Note that the regex need not be recompiled each time. From the Javadoc:
An invocation of this method of the form
str.split(regex, n)
yields the same result as the expression
Pattern.compile(regex).split(str, n)
That is, if you are worried about performance, you may precompile the pattern and then reuse it:
Pattern p = Pattern.compile(regex);
...
String[] tokens1 = p.split(str1);
String[] tokens2 = p.split(str2);
...
instead of
String[] tokens1 = str1.split(regex);
String[] tokens2 = str2.split(regex);
...
I believe that the main reason for this API design is convenience. Since regular expressions include all “fixed” strings/chars too, it simplifies the API to have one method instead of several. And if someone is worried about performance, the regex can still be precompiled as shown above.
My feeling (which I can’t back with any statistical evidence) is that most of the cases String.split()

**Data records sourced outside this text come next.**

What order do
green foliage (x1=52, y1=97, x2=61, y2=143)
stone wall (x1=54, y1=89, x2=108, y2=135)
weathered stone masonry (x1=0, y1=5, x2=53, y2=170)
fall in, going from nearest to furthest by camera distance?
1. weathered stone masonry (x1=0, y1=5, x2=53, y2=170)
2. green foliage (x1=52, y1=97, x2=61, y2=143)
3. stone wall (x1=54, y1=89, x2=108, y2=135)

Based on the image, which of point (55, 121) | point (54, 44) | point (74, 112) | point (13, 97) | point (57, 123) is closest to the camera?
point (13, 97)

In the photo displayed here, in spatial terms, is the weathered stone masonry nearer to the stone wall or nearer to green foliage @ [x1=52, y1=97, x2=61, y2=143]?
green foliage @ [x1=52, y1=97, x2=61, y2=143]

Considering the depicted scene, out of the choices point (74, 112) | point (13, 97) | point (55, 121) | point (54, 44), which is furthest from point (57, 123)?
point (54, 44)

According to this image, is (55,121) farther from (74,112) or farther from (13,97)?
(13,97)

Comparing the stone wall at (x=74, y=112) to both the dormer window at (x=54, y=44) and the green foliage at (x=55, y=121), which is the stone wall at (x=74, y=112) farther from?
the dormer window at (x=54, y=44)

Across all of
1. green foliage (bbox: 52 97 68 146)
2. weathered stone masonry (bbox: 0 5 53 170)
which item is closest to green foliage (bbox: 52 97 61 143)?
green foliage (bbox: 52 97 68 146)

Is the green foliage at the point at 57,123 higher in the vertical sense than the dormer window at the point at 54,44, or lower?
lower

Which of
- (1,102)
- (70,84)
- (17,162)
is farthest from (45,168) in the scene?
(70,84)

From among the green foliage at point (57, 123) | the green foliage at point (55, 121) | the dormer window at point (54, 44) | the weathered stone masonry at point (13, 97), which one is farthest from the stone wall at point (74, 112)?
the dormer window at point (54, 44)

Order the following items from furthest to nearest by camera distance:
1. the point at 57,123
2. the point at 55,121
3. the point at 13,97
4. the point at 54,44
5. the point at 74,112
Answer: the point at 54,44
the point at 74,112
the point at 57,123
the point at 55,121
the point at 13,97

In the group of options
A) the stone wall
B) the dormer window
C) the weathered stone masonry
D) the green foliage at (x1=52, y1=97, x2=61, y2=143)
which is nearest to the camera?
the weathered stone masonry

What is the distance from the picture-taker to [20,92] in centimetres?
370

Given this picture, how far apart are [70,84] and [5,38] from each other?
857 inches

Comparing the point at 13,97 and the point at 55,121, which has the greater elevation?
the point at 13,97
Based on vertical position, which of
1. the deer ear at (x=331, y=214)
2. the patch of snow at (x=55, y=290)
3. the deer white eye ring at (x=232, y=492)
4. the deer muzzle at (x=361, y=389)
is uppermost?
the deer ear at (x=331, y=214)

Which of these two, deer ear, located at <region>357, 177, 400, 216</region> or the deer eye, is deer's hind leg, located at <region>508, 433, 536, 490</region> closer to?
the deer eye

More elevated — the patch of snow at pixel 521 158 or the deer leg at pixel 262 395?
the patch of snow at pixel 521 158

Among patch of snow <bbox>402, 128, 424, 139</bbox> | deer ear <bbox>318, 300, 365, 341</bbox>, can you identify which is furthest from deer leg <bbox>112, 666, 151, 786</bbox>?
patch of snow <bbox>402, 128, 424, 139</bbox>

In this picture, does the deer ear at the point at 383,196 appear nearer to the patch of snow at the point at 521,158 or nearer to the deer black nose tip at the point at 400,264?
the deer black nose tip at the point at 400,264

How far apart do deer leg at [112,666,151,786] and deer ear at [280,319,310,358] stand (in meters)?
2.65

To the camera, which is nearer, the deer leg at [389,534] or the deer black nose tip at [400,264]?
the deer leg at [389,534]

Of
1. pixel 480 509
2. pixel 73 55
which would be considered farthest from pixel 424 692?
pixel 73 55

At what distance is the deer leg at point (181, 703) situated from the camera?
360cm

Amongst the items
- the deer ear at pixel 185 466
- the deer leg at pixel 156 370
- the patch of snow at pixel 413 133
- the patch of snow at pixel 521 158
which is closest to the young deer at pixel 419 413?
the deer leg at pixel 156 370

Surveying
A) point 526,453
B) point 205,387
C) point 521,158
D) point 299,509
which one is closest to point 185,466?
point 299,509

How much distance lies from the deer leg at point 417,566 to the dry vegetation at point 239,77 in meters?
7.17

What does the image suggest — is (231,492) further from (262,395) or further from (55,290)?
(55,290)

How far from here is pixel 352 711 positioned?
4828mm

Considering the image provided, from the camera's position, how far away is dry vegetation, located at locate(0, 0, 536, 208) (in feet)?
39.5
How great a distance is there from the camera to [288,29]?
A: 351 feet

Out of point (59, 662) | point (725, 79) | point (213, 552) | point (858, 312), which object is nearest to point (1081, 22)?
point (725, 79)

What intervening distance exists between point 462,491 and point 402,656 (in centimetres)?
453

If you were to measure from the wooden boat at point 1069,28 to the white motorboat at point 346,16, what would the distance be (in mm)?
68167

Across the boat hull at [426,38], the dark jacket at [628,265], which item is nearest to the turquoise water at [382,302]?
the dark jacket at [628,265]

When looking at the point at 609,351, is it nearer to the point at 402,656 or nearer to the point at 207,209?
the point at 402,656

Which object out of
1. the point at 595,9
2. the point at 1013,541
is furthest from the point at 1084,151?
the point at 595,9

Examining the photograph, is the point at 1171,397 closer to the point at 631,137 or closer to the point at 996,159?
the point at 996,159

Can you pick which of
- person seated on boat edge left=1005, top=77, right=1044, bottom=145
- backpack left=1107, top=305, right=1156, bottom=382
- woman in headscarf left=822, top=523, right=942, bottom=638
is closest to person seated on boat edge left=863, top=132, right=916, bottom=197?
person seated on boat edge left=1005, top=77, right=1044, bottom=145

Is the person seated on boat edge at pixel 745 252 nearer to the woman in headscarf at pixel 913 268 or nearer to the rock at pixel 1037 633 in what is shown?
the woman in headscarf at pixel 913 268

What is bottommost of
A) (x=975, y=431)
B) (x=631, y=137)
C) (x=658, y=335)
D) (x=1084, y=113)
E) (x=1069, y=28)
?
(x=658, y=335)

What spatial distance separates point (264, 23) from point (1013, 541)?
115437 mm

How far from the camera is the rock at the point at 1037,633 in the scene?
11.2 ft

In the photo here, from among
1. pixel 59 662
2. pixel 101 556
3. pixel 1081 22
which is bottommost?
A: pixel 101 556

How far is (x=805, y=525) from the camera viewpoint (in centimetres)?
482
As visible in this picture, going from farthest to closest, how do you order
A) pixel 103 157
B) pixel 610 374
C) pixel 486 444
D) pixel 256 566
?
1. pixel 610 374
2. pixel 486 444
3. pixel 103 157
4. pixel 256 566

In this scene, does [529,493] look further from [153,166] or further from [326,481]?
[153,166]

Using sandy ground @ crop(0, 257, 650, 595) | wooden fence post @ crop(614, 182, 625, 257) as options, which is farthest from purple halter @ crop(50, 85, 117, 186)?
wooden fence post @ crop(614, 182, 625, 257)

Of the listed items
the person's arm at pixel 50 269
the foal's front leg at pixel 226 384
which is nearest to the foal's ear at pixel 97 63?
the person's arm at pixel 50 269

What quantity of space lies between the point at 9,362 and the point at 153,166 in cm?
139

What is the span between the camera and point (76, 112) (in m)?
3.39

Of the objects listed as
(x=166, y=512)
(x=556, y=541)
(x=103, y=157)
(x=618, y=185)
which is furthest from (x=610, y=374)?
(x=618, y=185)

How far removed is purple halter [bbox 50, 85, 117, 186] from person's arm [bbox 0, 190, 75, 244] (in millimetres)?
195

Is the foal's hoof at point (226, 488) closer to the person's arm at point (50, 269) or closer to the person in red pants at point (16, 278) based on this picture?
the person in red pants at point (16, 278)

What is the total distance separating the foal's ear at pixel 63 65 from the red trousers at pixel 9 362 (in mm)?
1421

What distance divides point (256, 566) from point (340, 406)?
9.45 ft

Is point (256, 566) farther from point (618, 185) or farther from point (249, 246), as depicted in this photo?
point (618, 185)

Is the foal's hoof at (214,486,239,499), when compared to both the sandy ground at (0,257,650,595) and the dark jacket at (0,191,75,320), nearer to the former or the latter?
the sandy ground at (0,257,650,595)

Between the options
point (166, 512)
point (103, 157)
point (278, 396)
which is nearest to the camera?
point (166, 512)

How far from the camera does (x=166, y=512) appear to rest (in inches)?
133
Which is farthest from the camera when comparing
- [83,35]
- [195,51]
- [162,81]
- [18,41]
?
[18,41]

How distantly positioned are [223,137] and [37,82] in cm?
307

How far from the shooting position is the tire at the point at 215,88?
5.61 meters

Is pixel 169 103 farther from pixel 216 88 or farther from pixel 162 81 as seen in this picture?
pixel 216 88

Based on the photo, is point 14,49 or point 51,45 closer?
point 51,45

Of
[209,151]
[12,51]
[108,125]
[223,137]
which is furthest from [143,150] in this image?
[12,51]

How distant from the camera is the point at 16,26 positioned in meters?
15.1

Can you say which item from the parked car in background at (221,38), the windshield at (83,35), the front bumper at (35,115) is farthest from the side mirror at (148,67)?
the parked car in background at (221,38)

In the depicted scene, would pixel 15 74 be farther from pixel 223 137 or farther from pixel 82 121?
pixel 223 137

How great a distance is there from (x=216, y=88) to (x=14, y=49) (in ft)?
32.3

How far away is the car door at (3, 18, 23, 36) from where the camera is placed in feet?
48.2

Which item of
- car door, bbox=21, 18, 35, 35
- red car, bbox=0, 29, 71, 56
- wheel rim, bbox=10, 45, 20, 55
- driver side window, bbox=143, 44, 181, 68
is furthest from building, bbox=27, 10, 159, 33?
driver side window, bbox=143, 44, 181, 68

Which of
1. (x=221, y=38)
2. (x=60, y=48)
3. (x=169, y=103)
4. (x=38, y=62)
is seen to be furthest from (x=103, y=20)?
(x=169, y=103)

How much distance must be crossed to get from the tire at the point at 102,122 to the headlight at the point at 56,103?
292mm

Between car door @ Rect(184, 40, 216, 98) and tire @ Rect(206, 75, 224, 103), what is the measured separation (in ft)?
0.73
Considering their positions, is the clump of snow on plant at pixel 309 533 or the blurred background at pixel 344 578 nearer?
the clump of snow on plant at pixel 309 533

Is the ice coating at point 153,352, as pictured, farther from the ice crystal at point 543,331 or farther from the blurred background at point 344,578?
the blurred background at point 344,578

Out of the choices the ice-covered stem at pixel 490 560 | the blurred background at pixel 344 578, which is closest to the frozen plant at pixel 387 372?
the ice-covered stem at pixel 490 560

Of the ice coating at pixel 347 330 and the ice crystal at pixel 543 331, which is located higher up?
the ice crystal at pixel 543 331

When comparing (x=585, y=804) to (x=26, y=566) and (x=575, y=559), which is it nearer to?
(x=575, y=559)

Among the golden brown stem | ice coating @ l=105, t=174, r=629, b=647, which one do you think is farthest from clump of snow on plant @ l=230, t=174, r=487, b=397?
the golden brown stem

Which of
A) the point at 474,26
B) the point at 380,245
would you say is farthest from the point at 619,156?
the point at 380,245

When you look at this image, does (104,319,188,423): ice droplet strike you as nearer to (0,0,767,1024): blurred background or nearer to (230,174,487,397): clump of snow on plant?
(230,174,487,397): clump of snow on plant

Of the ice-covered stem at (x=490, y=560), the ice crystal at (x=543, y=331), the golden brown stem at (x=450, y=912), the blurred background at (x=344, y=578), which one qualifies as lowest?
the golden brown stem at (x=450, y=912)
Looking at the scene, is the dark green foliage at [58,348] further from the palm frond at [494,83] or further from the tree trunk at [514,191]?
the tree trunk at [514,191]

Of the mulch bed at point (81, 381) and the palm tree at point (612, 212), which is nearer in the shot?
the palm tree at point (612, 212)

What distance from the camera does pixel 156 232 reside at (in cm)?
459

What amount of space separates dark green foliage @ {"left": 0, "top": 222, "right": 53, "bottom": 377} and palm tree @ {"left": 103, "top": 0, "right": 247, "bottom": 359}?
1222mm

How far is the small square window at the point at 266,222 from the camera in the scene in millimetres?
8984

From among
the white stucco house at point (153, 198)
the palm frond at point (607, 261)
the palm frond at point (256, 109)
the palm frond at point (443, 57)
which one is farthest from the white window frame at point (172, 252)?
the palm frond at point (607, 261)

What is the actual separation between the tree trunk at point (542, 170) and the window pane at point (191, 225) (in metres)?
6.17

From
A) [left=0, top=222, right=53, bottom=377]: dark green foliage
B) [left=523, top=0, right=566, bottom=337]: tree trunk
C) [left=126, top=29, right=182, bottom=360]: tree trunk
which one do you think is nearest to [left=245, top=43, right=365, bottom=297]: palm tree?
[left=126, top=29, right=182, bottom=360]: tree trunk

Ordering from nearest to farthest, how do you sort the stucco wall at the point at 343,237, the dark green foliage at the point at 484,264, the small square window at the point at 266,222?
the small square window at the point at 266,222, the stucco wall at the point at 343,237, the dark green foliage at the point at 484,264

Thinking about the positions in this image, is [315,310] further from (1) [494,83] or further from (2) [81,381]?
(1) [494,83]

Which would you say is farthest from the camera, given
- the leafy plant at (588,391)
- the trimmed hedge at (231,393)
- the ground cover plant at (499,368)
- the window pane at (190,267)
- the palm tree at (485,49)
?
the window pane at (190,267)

is used in a context where performance is not an issue. E.g. it is a one-off action, or the performance difference is negligible compared to other factors. IMO rare are the cases where you split strings using the same regex thousands of times in a tight loop, where performance optimization indeed makes sense.
It would be interesting to see a performance comparison of a regex matcher implementation with fixed strings/chars compared to that of a matcher specialized to these. The difference might not be big enough to justify the separate implementation.